La reconstrucción «arqueológica» de la época novelada es muy lograda, porque el autor, Francisco Navarro Villoslada[1], presta mucha atención a la descripción de vestidos, armas, edificios y mobiliario. Cuando la reina visita a Ramiro en su prisión, se nos indica que aparece «en cabellos, sin tocas y sin manto, con una simple túnica blanca de manga larga y recogida en pliegues a la cintura por un ceñidor de hilos de oro». Don Ataúlfo aparece el día de su boda «ricamente vestido de túnica y manto de escarlata recamada de oro con bárbara profusión, si no con gusto delicado»; y su caballo lleva una «gualdrapa de seda recamada de oro». Con detalle se describe asimismo el traje del Conde de Lara:

El vestido, tan airoso como rico, componíase de una túnica de lana blanca con orlas de oro, bajo las cuales se descubrían los elegantes pies calzados de borceguíes puntiagudos, y las espuelas de oro que sonaban a cada paso. En una de sus blancas y femeniles manos, adornada de anillos, tenía un birrete negro con cintillos que, colocado en la cabeza, apenas le llegaría a la frente. Un tahalí rojo, del cual pendía la espada, marcaba el delicado talle de tan apuesto galán.

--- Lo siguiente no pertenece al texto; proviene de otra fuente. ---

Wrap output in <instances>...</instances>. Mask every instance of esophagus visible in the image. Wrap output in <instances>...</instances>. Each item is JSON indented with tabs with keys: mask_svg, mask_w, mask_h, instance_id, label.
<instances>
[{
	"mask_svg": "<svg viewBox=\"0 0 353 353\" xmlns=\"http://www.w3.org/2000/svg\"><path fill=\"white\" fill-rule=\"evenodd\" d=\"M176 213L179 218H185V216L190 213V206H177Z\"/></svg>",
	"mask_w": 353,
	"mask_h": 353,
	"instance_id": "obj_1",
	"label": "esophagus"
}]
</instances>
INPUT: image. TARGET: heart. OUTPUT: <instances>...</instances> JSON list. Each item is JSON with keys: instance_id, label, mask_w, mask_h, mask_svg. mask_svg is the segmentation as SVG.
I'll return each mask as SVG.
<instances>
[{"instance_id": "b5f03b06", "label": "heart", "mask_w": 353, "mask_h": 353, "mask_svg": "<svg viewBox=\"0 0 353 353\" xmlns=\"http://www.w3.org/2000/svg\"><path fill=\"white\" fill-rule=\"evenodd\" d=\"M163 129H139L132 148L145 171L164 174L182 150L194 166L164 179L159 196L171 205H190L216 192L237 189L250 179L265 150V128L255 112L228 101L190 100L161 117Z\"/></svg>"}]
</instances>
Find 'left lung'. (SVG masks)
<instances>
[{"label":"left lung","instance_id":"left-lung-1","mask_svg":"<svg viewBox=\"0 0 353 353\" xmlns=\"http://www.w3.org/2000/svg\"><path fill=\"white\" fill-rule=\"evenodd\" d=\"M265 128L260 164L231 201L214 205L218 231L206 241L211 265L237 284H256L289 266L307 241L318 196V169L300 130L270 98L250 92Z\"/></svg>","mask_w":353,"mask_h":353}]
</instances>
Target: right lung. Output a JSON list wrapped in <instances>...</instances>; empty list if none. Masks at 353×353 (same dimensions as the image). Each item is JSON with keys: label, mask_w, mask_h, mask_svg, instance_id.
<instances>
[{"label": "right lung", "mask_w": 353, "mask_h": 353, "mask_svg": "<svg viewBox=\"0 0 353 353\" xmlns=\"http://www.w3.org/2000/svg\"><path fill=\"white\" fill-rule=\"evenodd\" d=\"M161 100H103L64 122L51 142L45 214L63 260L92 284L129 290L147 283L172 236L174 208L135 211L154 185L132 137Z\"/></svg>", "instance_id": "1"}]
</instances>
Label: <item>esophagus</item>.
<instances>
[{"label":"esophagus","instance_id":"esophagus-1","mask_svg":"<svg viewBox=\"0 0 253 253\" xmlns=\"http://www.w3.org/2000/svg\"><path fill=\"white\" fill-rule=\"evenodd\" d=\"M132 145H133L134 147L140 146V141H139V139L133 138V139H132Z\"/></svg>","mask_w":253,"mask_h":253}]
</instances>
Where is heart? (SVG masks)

Más tarde la reina se refiere a su costumbre de vestir al estilo oriental y de bañarse como los infieles, y anota el autor: «Al paso que algunos monarcas y principales caballeros de aquel tiempo vestían públicamente trajes musulmanes, estaban prohibidos los baños». La misma minuciosidad se observa en la descripción del pobre traje de mendigo que viste Pelayo. Cuando el narrador describe el arnés del Conde de Lara explica que «comenzábanse a ver entonces completas armaduras de hojas de hierro que reemplazaban a las de malla». El detallismo del narrador aparece de nuevo en la descripción de las armas de sus soldados:

Entró en la ciudad el Conde de Lara armado de punta en blanco, caballero en un hermoso corcel normando y rodeado de escuderos y pajes, que deslumbraban por el lujo de sus arreos y por las brillantes armaduras que ostentaban. Cotas de hierro bruñido o de escamas y de malla con golpes de plata, garzotas y penachos de todos colores, blancas sobrevestas con franjas doradas, gualdrapas de pesada sedería y paramentos de hierro empavonado con labores y filetes de oro, escudos con las calderas jaqueladas, con serpientes por asas, capacetes brillantes y celadas enteras, lanzas con pendoncillos, formaban un conjunto magnífico, que contrastaba notablemente con el modesto acompañamiento que trajo el Conde de los Notarios cuando algunas horas antes llegó con el mismo objeto de libertar a la Reina.

Caballero medieval

Igualmente se reflejan en la novela algunas instituciones y leyes de la época, las comidas, los usos y costumbres, etc., que transmiten una imagen de la rudeza, la incultura y la crueldad generalizadas en aquel tiempo. Sobre la parte histórica de la novela y la reconstrucción de aquella sociedad medieval ha escrito Zellers:

Navarro Villoslada recita historia verídica. […] Pocos autores de la época moderna se han compenetrado con la Edad Media con mano tan hábil como Navarro Villoslada. Lo abarca todo, costumbres, clérigos, cortesanos, villanos, y los resucita de una manera que hace creer que nos hemos remontado al siglo xii. Además, es sumamente justo con todos estos tipos y enlaza sus acciones con el hilo del cuento de una manera que recuerda el admirable procedimiento de Scott[2].


[1] Para más detalles remito a mi libro Francisco Navarro Villoslada (1818-1895) y sus novelas históricas, Pamplona, Gobierno de Navarra, 1995, donde recojo una extensa bibliografía. Y para su contexto literario ver Carlos Mata Induráin, «Estructuras y técnicas narrativas de la novela histórica romántica española (1830-1870)», en Kurt Spang, Ignacio Arellano y Carlos Mata (eds.), La novela histórica. Teoría y comentarios, Pamplona, Eunsa, 1995, pp. 145-198; 2.ª ed., Pamplona, Eunsa, 1998, pp. 113-151.

[2] Guillermo Zellers, La novela histórica romántica en España (1828-1850), Nueva York, Instituto de las Españas, 1938, p. 123. Ver para más detalles Carlos Mata Induráin, «Navarro Villoslada, Doña Urraca de Castilla y la novela histórica romántica», estudio preliminar a Doña Urraca de Castilla: memorias de tres canónigos, ed. facsímil de la de Madrid, Librería de Gaspar y Roig Editores, 1849, ed. de Carlos Mata Induráin, Pamplona, Ediciones Artesanales Luis Artica Asurmendi, 2001, pp. I-XXV.